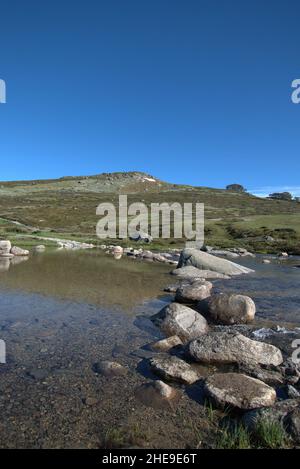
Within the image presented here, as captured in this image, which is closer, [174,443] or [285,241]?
[174,443]

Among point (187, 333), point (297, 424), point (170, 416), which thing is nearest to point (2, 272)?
point (187, 333)

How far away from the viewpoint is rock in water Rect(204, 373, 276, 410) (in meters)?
6.96

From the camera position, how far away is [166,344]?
10.2 metres

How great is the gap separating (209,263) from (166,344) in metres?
17.7

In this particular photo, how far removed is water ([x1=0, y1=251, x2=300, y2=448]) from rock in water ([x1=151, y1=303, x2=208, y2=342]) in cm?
51

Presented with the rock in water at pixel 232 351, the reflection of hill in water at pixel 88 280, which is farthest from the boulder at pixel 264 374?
the reflection of hill in water at pixel 88 280

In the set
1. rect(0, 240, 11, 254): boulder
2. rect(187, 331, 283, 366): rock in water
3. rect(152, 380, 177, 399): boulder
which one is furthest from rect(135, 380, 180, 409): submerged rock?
rect(0, 240, 11, 254): boulder

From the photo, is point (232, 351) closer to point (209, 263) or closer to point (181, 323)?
point (181, 323)

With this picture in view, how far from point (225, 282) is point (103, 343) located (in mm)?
13804

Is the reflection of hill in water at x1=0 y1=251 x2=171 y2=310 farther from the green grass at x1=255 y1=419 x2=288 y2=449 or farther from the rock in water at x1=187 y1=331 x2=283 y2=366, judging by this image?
the green grass at x1=255 y1=419 x2=288 y2=449

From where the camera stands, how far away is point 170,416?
21.9ft

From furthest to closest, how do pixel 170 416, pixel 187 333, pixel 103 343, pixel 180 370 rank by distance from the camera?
pixel 187 333 < pixel 103 343 < pixel 180 370 < pixel 170 416
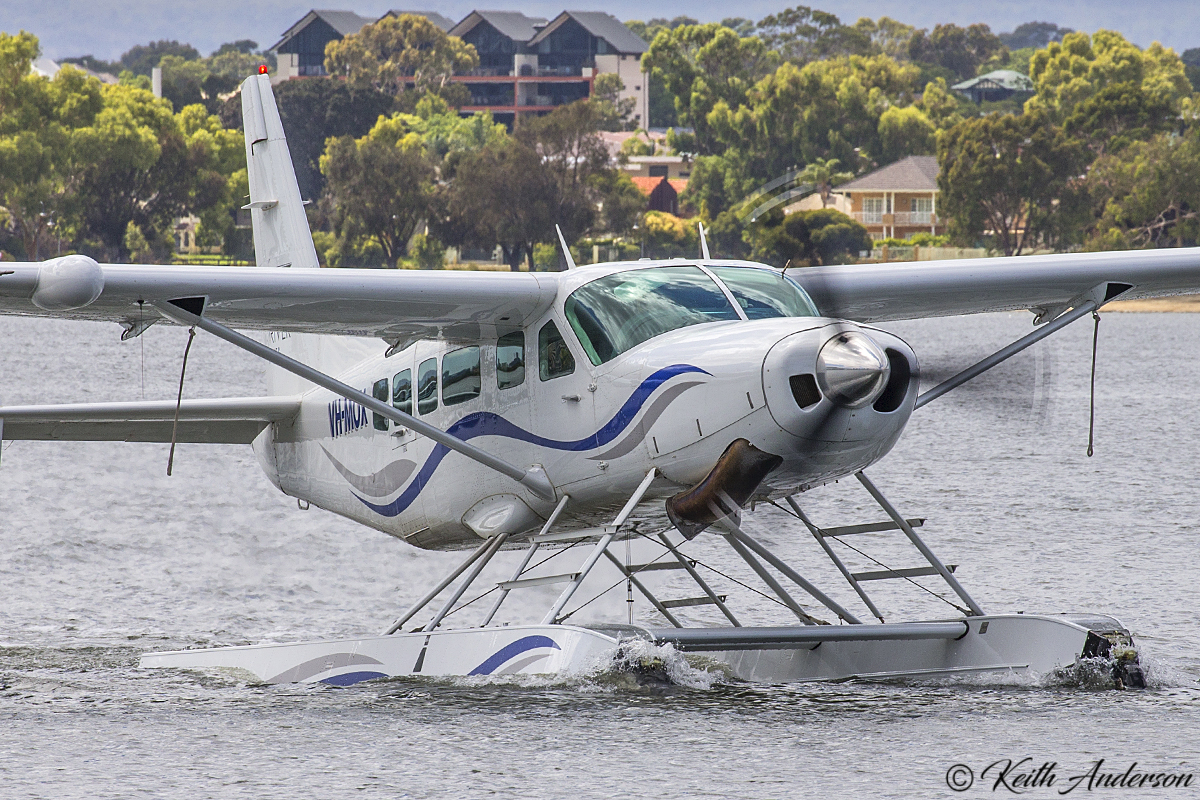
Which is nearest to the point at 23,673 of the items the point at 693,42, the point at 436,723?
the point at 436,723

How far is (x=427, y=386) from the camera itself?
11.7 m

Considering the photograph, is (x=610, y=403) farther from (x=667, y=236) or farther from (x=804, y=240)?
(x=667, y=236)

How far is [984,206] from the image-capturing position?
86.5m

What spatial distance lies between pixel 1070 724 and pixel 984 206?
79.4m

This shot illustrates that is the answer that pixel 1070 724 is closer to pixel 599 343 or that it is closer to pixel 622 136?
pixel 599 343

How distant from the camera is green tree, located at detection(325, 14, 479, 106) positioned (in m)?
161

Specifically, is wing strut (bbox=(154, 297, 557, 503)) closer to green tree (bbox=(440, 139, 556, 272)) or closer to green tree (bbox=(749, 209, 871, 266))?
green tree (bbox=(749, 209, 871, 266))

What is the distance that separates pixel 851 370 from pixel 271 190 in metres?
7.93

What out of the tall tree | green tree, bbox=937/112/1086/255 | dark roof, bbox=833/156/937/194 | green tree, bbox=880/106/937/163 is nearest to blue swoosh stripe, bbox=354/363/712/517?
green tree, bbox=937/112/1086/255

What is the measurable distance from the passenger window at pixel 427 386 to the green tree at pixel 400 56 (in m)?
151

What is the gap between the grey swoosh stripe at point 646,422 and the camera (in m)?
9.62

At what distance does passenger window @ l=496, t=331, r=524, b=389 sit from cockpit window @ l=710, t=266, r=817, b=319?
1551 millimetres

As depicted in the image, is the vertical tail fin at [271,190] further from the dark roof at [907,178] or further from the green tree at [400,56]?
the green tree at [400,56]

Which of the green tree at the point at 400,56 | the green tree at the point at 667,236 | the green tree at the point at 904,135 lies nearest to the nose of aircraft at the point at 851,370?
the green tree at the point at 667,236
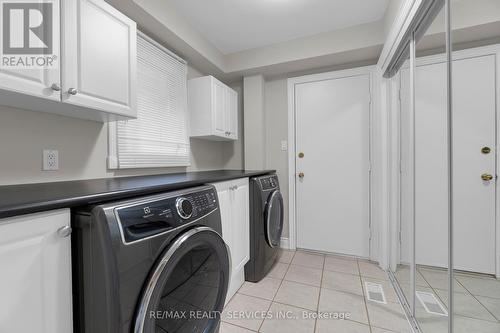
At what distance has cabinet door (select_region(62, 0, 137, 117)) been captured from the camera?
1.05m

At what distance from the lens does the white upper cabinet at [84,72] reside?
96 cm

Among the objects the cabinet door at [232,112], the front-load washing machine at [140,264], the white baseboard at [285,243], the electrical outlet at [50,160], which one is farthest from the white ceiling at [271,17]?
the white baseboard at [285,243]

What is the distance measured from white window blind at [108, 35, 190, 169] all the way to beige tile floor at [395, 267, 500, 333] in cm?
207

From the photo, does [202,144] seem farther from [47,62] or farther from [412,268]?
[412,268]

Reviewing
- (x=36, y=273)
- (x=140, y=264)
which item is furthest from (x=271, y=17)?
(x=36, y=273)

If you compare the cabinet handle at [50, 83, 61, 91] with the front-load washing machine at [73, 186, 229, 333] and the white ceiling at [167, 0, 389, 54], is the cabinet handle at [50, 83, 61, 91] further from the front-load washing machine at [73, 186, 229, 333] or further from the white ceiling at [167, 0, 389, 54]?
the white ceiling at [167, 0, 389, 54]

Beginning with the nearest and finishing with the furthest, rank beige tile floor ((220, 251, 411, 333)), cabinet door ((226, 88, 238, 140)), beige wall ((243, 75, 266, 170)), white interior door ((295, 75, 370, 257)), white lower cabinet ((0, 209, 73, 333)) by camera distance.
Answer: white lower cabinet ((0, 209, 73, 333))
beige tile floor ((220, 251, 411, 333))
white interior door ((295, 75, 370, 257))
cabinet door ((226, 88, 238, 140))
beige wall ((243, 75, 266, 170))

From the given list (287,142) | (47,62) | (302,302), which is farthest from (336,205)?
(47,62)

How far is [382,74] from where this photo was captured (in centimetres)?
220

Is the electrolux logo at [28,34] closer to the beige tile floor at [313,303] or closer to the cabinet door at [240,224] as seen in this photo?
the cabinet door at [240,224]

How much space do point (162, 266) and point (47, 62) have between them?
1015mm

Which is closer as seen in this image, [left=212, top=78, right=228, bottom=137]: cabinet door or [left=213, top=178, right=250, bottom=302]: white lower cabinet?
[left=213, top=178, right=250, bottom=302]: white lower cabinet

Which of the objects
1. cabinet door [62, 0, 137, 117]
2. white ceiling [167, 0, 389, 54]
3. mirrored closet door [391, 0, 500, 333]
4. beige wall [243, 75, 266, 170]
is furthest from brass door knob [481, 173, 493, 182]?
beige wall [243, 75, 266, 170]

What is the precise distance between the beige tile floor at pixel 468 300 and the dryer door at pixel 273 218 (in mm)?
1136
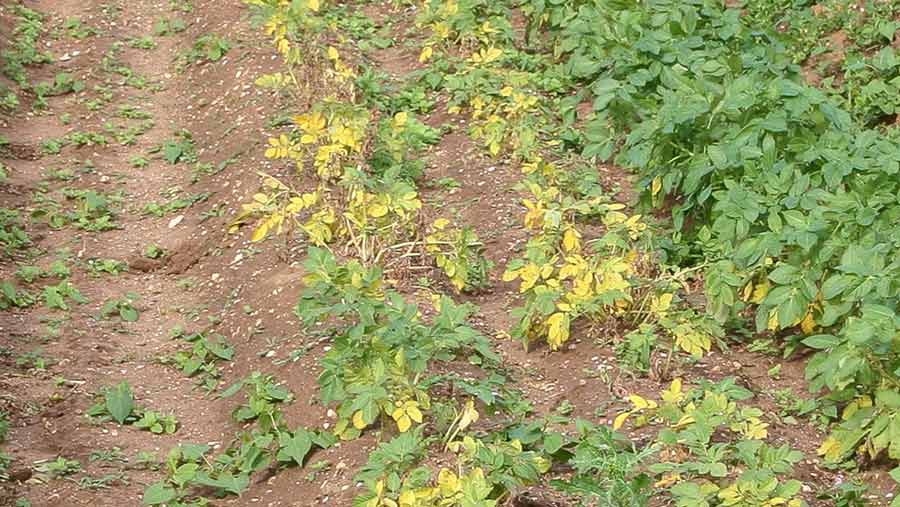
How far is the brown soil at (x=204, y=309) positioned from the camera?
538 cm

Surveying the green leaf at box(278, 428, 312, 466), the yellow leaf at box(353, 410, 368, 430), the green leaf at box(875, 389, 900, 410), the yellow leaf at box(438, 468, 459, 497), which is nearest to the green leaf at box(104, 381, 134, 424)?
the green leaf at box(278, 428, 312, 466)

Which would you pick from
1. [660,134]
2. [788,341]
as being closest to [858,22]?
[660,134]

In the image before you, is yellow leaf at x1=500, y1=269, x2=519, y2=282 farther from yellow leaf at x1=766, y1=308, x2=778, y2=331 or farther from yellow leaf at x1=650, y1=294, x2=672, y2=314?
yellow leaf at x1=766, y1=308, x2=778, y2=331

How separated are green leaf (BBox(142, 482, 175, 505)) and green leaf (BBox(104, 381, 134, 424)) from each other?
25.4 inches

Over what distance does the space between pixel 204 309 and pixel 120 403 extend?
1010mm

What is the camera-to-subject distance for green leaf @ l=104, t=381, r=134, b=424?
224 inches

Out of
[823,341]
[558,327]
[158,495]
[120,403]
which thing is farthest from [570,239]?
[158,495]

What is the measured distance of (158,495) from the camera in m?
5.08

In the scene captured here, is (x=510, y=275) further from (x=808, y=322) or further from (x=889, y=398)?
→ (x=889, y=398)

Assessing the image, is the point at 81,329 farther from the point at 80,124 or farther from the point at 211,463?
the point at 80,124

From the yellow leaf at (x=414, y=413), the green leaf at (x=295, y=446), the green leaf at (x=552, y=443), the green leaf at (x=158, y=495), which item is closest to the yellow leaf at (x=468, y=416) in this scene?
the yellow leaf at (x=414, y=413)

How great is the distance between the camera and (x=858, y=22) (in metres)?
9.22

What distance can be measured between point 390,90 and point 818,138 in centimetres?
320

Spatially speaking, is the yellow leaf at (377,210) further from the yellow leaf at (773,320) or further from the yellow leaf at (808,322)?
the yellow leaf at (808,322)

==========

→ **Set problem**:
Quote verbatim the line containing "What is the measured" and every line after it through the end of the records above.

→ **Solved exercise**:
What is the measured distance of (158,495) from the camera in m?
5.08

In the scene captured here, is (x=510, y=275) further from (x=808, y=322) or further from (x=889, y=398)?
→ (x=889, y=398)

Assessing the image, is the point at 81,329 farther from the point at 80,124 or farther from the point at 211,463?
the point at 80,124

From the yellow leaf at (x=414, y=413), the green leaf at (x=295, y=446), the green leaf at (x=552, y=443), the green leaf at (x=158, y=495), which item is closest to the yellow leaf at (x=468, y=416) in this scene?
the yellow leaf at (x=414, y=413)

How great is the distance between the camera and (x=858, y=22) (in metres)?
9.22

What distance can be measured between point 390,90 and point 818,138 in centimetres?
320

Spatially speaking, is the yellow leaf at (377,210) further from the yellow leaf at (773,320) or further from the yellow leaf at (808,322)?
the yellow leaf at (808,322)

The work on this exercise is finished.